As part of my work for the Moshe Kraus Project, I have been researching the Holocaust in Hungary and have come to appreciate more and more my late Mother’s saying that “anyone who survived the Shoah is a miracle!”
1. Budapest ’44: Rescue and Resistance, 1944-1945 by Moshe Holczler
“The young Slovakian businessman planned to join his wife in London, but the Nazis marched into Austria, and life would never be the same. Mandated by his illustrious father to remain in Europe to help his people, R’ Shmuel Binyomin (Wolf) Frey embarked on a saga of rescue and relief that had reverberations beyond his wildest dreams. Who was the mysterious Raoul Wallenberg, and how did R’ Wolf come to work with him? Why did the Hungarian Minister of Defense have such a startling change of heart? Did the gypsies have any redeemable qualities? Would his fellow Jews turn him over to the Germans? Where was the safest place for a street child to be at night? What were those Nazis doing in that building across the street? A house made entirely of glass? How long could they fool the communists? Were those nuns to be trusted…? Let us follow R’ Wolf to Hungary, and marvel at the incredible Hashgacha Pratis – Divine Providence – that followed him from one threatening situation yo another. With unshakeable faith, remarkable foresight and bravery and against impossible odds, he resisted evil incarnate. He never thought of himself as a hero, but his courage and ingenuity will remain with you forever.” (from the blurb of Budapest 44)
Budapest ’44 gives a vast panorama of all of the rescue efforts organized within Budapest during the Nazi invasion of Hungary in 1944, including the actions of Wallenberg and countless Jewish and non-Jewish undercover volunteers. It is a remarkable story that few people are aware of. Much of the detail is astounding, and it is a first-person account by Moshe Holczler, who is not just the narrator but also a participant. It was fantastic and a must-read to understand what happened in Budapest in 1944.
2. Deadly Carousel: A Singer’s Story of the Second World War
A memoir about Vali Racz, the Hungarian Marlene Dietrich, who during WWII harboured a Jewish family, a Hungarian fascist escapee, and Russian military brass in her spacious home in Pest, as told to her daughter, Monica Porter. It’s also an excellent recounting of social and political events in Hungary for Jews and gentiles from before the war up to the Hungarian revolution in 1956.
3. Hasidic Tales of the Holocaust edited by Yaffa Eliach
Eighty-nine original testimonies of first-person accounts by Orthodox Jews, as they attempt to flee, are sometimes entrapped, and sometimes miraculously saved, all over Europe.
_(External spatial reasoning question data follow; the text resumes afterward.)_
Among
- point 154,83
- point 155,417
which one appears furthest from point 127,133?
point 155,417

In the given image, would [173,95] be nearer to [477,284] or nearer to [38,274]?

4. Miracle in the Ashes by Maurice Lowinger
Miracle in the Ashes is a first-person memoir by Maurice Lowinger, a Hungarian-born Jew from Mezotur in central Hungary. It is about Lowinger’s valiant efforts to support his family and the Budapest Jewish community. Towards the end of the war, and through Budapest’s siege, he took over his father-in-law’s position on the committee whose mission was to feed the impoverished remnants of Hungarian Jewry via the soup kitchen daily at the Dohany Synagogue/ghetto in Budapest. He, along with the committee, managed to keep it up until the end of the war – the arrival of the Russian army in 1945.
5. Surviving the Hell of Auschwitz and Dachau: A Teenage Struggle Toward Freedom from Hatred, by Leslie Schwartz
Leslie Schwartz’s memoir of survival as an under-age, under-size, 12-year-old. Schwartz tells of the individuals who came out of the blue to help him, sometimes with a single glass of milk or a sandwich. He recounts how he tracked them down after the war, one by one, to thank them. He continues to speak about his experiences in Germany and the rest of the world.